Exercise goal – Render every item line from the one containing "How much of" through the last line of the items, inclusive, as a Markdown table with columns Row and Line. Number the rows and skip blank lines.
··· Records to process
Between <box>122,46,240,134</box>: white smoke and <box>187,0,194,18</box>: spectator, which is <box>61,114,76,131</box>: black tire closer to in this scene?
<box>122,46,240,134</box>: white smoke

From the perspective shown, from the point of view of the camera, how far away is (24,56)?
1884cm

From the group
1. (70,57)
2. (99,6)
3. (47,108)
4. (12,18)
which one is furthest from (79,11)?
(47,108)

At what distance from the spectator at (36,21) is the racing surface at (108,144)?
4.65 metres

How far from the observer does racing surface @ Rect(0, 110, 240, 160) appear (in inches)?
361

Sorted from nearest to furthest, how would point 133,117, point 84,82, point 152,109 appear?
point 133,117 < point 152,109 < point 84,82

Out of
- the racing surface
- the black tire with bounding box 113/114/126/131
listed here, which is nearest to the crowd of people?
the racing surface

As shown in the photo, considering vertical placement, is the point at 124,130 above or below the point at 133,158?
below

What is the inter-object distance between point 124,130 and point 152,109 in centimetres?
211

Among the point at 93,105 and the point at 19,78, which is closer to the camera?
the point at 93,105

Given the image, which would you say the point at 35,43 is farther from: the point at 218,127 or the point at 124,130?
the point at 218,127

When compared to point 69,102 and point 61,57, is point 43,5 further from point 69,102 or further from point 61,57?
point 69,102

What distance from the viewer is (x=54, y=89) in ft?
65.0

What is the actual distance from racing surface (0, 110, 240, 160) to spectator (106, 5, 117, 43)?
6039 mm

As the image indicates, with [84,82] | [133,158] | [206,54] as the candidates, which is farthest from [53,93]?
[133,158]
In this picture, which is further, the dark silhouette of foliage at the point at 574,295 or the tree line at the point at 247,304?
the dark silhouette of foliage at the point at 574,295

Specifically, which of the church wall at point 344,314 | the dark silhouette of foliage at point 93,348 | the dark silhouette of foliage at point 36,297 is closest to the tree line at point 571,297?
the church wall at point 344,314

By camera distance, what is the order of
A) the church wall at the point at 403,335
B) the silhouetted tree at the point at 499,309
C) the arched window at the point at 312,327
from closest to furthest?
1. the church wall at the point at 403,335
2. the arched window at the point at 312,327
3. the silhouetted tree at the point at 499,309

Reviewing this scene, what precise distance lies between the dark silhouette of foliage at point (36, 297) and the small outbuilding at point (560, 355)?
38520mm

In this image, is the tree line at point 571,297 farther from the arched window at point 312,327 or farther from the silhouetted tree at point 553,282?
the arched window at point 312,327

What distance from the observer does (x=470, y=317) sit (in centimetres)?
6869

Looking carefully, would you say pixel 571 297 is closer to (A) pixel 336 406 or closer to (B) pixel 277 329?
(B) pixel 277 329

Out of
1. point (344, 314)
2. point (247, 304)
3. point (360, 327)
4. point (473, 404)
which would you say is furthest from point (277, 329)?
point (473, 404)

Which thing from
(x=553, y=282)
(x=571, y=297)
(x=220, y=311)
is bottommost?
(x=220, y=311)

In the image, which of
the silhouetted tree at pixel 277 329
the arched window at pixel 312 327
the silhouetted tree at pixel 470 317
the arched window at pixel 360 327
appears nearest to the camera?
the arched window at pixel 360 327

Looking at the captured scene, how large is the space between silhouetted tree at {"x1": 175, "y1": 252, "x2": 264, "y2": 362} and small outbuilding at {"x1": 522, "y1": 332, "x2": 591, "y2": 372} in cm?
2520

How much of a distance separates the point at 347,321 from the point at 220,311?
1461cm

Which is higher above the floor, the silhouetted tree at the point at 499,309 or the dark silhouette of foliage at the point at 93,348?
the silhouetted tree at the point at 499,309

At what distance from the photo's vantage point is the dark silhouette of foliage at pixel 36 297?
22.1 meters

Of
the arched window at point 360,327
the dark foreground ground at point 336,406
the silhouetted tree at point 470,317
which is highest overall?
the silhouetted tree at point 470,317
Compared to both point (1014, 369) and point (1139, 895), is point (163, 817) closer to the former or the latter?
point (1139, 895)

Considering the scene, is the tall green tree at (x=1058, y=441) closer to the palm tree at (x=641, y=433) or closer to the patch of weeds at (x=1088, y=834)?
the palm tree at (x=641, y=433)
······
Answer to this task –
| Row | Line |
|---|---|
| 1 | How much of a distance separates the point at 347,321 from the point at 220,311? |
| 2 | 1461cm |
| 3 | Which is higher above the floor, the silhouetted tree at the point at 499,309 or the dark silhouette of foliage at the point at 93,348? |
| 4 | the silhouetted tree at the point at 499,309 |
| 5 | At what distance from the photo's vantage point is the dark silhouette of foliage at pixel 36 297? |
| 6 | 22.1 meters |
| 7 | Of |
| 8 | the arched window at point 360,327 |
| 9 | the dark foreground ground at point 336,406 |
| 10 | the silhouetted tree at point 470,317 |
| 11 | which is highest overall? |
| 12 | the silhouetted tree at point 470,317 |
| 13 | Compared to both point (1014, 369) and point (1139, 895), is point (163, 817) closer to the former or the latter? |
| 14 | point (1139, 895) |
| 15 | Considering the scene, is the tall green tree at (x=1058, y=441) closer to the palm tree at (x=641, y=433) or closer to the patch of weeds at (x=1088, y=834)? |
| 16 | the palm tree at (x=641, y=433) |